# Koda Has Made Me So Happy!



## Melina (Feb 20, 2010)

I am beyond proud and excited right now. I was actually quite upset with Koda at first, but he's more than redeemed himself for his behavior. I'll explain in the story...


So, in February (On Valentine's Day to be specific) it will have been a year since I got Koda. Between the Heartworm treatment he had to undergo and the ridiculous, unnecessary heat in the summertime here, I haven't had much opportunity to work with Koda on his off leash recall, so I didn't know how trustworthy he was. I know he follows me around religiously in the house and the backyard, and we started working on dropping the leash during walks, but when it came to open fields or even hiking, would he stay near me? I really wasn't sure.

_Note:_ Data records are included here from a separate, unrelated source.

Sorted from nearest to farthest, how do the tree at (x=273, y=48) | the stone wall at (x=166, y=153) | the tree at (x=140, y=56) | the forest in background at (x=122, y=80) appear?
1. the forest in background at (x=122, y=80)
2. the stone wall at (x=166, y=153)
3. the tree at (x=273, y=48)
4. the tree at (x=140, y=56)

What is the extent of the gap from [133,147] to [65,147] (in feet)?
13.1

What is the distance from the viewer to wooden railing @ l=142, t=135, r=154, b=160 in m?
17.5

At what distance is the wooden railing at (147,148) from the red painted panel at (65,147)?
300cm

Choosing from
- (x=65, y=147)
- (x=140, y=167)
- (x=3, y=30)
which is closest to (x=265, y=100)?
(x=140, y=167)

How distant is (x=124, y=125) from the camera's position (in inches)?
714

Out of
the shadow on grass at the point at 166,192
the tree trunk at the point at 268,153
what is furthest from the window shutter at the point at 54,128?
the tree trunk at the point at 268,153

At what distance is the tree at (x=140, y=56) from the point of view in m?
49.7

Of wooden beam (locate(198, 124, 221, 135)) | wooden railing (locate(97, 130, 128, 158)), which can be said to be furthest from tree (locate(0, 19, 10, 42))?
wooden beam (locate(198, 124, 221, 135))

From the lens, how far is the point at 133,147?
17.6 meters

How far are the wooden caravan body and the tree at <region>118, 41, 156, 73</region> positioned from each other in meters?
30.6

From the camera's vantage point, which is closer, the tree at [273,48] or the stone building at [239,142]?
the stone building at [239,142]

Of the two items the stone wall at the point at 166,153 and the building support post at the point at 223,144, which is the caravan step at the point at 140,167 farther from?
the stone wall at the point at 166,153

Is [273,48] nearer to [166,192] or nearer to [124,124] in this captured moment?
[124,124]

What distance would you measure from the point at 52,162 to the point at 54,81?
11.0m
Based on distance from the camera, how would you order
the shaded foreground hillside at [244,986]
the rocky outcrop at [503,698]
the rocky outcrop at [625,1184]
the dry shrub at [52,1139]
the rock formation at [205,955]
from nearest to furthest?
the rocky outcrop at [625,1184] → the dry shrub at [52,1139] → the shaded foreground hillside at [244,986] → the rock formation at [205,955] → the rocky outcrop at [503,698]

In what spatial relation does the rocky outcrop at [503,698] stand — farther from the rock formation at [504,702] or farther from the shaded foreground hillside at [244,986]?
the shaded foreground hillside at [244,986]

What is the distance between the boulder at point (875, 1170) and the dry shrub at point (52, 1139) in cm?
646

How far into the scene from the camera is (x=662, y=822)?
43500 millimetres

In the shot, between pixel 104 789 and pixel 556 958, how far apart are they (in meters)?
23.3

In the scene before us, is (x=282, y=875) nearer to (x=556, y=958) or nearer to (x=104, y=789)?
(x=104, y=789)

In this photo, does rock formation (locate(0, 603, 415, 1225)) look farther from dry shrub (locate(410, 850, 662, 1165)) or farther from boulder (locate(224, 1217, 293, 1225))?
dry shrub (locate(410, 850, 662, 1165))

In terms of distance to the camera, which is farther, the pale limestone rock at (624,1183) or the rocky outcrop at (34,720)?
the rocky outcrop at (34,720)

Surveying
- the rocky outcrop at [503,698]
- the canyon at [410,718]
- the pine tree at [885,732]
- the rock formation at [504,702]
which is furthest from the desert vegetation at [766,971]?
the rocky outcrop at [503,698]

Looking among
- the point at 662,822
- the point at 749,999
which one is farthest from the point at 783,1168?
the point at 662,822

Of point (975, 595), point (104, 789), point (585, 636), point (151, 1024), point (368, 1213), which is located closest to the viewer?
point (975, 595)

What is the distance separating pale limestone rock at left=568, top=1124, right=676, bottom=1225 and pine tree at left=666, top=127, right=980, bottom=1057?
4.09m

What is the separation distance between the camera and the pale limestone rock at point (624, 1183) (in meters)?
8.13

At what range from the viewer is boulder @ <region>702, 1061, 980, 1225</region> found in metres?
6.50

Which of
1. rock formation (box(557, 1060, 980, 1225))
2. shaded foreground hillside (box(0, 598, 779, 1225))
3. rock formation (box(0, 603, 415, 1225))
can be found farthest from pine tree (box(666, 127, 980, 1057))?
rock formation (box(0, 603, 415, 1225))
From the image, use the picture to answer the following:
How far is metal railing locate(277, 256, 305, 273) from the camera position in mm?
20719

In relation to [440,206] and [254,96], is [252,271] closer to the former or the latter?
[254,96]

I decided that I really need to buckle down and work on it as I want him to have a reliable recall so I _can_ do these things with him. I'm tired of just going for extremely long walks on leash. I'd like him to be able to get out and run, really let loose. So I grabbed him and Riley and headed down to one of the many open grassy fields by my house. Riley is completely trustworthy off leash, I don't worry about her. For Koda, however, I prepared a long lead, grabbed some nice, tasty Ham, and then got a tennis ball for the two of them.

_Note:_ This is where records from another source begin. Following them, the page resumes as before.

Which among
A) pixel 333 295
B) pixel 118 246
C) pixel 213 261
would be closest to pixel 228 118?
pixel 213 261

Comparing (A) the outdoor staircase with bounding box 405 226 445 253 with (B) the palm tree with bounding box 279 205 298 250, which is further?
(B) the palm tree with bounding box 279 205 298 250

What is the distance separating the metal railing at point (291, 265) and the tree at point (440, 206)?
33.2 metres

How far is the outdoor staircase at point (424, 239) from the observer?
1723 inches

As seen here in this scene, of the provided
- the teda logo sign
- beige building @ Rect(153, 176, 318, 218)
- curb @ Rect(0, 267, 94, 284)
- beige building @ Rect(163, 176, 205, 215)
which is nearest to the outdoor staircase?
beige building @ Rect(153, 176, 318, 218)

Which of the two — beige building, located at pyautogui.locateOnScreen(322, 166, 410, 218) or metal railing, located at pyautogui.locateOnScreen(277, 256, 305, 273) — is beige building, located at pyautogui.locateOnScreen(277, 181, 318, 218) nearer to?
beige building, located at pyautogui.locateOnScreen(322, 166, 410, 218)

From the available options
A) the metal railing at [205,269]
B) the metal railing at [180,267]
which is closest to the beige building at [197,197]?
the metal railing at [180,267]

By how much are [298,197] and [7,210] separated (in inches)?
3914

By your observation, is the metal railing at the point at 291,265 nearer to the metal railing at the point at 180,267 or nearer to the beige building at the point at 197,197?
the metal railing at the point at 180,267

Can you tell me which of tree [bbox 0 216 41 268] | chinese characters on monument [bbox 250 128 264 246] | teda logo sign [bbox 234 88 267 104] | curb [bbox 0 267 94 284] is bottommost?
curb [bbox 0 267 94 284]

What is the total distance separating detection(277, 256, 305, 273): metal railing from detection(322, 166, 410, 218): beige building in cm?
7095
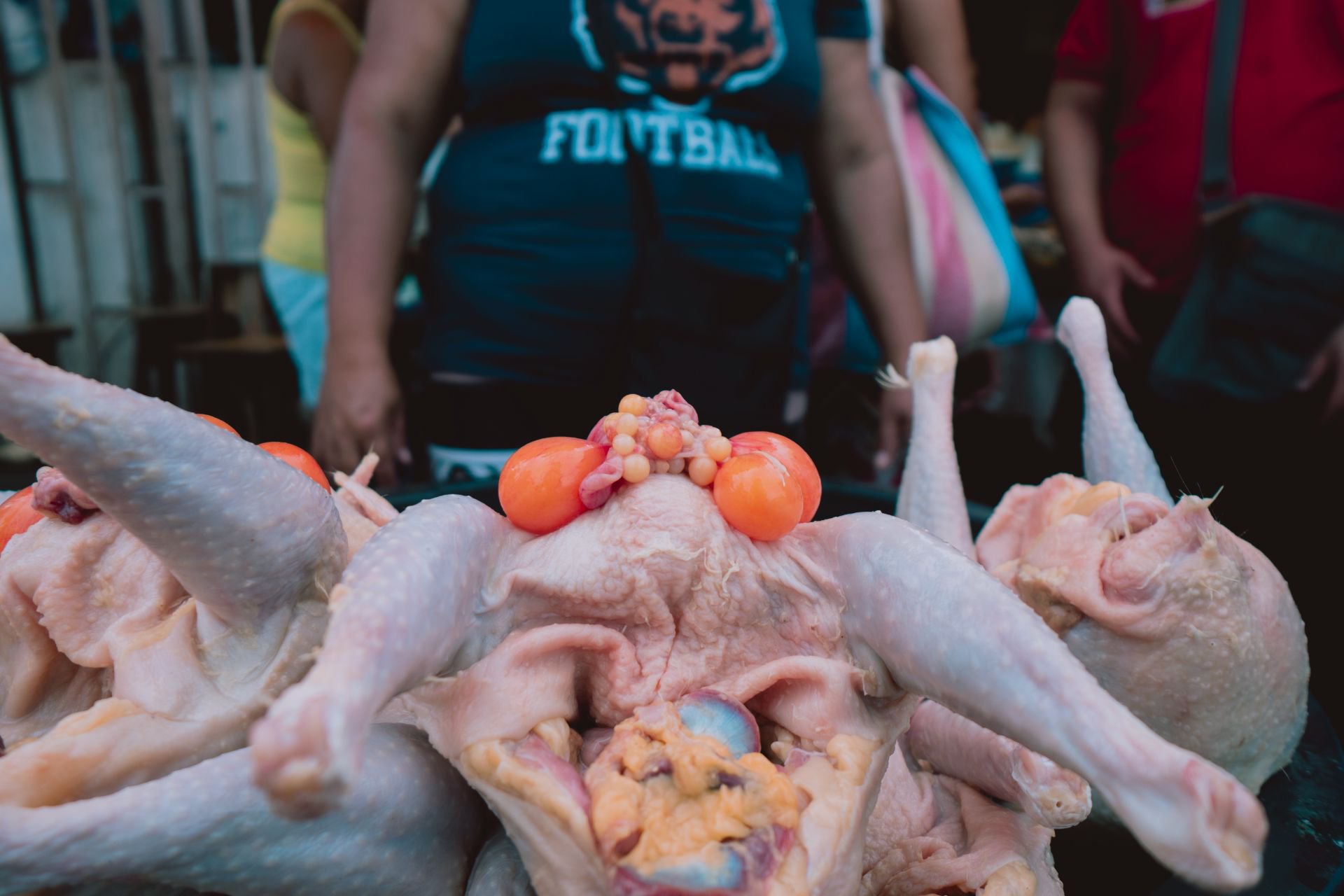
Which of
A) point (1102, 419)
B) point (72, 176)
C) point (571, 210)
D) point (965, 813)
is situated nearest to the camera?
point (965, 813)

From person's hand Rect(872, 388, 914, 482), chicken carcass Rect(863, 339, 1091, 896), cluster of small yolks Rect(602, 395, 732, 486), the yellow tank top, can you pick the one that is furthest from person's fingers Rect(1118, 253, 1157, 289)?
the yellow tank top

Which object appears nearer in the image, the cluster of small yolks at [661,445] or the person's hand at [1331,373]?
the cluster of small yolks at [661,445]

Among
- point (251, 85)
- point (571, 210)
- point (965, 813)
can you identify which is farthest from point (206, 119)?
point (965, 813)

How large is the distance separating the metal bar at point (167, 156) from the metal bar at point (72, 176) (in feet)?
0.79

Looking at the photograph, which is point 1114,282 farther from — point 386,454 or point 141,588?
point 141,588

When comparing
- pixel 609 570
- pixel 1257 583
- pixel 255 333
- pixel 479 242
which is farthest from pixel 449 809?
pixel 255 333

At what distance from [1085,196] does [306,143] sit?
160 centimetres

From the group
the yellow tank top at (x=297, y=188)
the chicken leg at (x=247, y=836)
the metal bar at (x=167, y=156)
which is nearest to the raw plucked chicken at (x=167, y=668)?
the chicken leg at (x=247, y=836)

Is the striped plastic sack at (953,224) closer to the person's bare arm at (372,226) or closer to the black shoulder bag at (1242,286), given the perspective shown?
the black shoulder bag at (1242,286)

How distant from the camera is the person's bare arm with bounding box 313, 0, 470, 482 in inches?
49.8

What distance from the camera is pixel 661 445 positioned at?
1.93 ft

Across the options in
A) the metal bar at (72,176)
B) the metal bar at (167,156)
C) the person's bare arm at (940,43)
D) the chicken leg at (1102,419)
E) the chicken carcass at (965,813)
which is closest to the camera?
the chicken carcass at (965,813)

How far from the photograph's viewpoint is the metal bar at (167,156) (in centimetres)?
270

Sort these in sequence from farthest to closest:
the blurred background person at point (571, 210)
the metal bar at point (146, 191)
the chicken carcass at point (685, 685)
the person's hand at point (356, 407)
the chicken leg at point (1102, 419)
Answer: the metal bar at point (146, 191)
the person's hand at point (356, 407)
the blurred background person at point (571, 210)
the chicken leg at point (1102, 419)
the chicken carcass at point (685, 685)
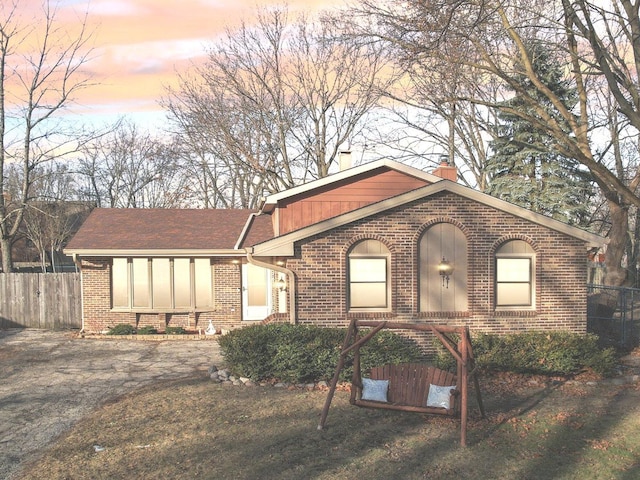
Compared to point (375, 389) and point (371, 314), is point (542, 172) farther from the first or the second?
point (375, 389)

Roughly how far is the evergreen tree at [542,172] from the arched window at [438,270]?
12.9 meters

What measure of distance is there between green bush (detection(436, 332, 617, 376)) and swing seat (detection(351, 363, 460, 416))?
9.32 feet

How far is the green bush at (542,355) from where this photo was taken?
11.6m

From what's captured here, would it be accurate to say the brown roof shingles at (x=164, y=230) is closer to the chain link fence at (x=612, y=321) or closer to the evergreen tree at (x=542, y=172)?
the chain link fence at (x=612, y=321)

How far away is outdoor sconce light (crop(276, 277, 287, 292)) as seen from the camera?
52.6ft

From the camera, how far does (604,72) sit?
12812mm

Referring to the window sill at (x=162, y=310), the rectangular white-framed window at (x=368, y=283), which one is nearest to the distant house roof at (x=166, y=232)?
the window sill at (x=162, y=310)

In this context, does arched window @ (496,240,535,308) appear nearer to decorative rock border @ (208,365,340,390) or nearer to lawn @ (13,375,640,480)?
lawn @ (13,375,640,480)

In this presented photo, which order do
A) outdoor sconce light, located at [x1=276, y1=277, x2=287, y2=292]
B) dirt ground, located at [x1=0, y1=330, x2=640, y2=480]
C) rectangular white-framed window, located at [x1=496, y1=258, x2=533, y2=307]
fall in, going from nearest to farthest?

Well, right out of the gate Koda decided he was going to walk like an idiot to the field. Pulling on the leash, trying to mark bushes, etc. I was like, "What is your deal??!", as he's not generally this bad, I've worked with him on walking properly. So I'm annoyed by the time we get there. I unhook Riley from her leash and let her run off and do her own thing, I don't have to worry about her going anywhere. Then I empty my bag of the long lead, Ham, and ball I brought and set my bag down on the grass....


Koda decides he's going to pee on my bag.


I lost it. I couldn't believe he did that. In the entire time I've had him he's not once peed on anything of mine, inside or outside of the house. Luckily I moved it out of the way before it got saturated, but I was like, "What the heck are you doing??!". I was so frustrated and upset between him misbehaving on the walk there, then him peeing on my bag, that I threw my arms up in the air, dropped his leash, and started walking away.


He started following me...


I gave him this look like, _Go away, I'm so angry with you right now_, and kept walking.


He kept following me...


Then I realized he wasn't running off. He wasn't going anywhere. He was staying right there with me. There was no incentive, I didn't have the Ham or the ball. I wasn't reeling him in by his leash. He was just staying by me. Even Riley was halfway across the field sniffing something. I called Riley back to me, she came, and all three of us went back to where I left what I had brought (Bag, lead, ball). I threw the ball, Riley went after it, Koda went after Riley. Riley came back with the ball...And so did Koda! Then Koda went maybe fifteen feet to sniff something, I called him, he came right back!


Then Riley got the zoomies...And oh man did Koda have fun chasing after her. They tore across the grass for a few minutes and both came back to me when I called them. I am just so, so proud of Koda right now. This is maybe the third or fourth time I've had the opportunity to take him out to that field and work on his recall, and he just showed me that he's not going to bolt. I kept an eye out for distractions, just in case, but he stayed within a certain radius of me and every time I called him, he came right back.


I think this is going to become a daily activity now that I know I can trust Koda off leash in the field, too. They're both going to get so much more exercise than they do just on walks. After Koda proving himself trustworthy off leash I didn't even care than he pissed on my bag, I'm just so proud of him!


----------



## KZoppa (Aug 14, 2010)

wow. suckage for the misbehavior but YAY!!!! for awesome recall!!!


----------



## GSD_Xander (Nov 27, 2010)

Melina said:


> After Koda proving himself trustworthy off leash I didn't even care than he pissed on my bag, I'm just so proud of him!


LOL  What a great story!


----------



## Melina (Feb 20, 2010)

:happyboogie: I took Koda and Riley back out to the field this afternoon and he's keeping consistent! He kept an eye on where I was and came back every time I called him, even without my needing to give him any sort of treat. I'm so proud of my Koda! I was beginning to wonder if he would require a lot of work and training to be trustworthy off leash, but obviously not at all! I remember trying to work with Riley, it was a nightmare, she had me in tears wanting to rip my hair out.  Koda is _so_ much better than she was! I'm so happy with how well he's doing! He's going to get so much more exercise running around than just on his walks now!


----------



## Cassidy's Mom (Mar 30, 2003)

What a good boy!


----------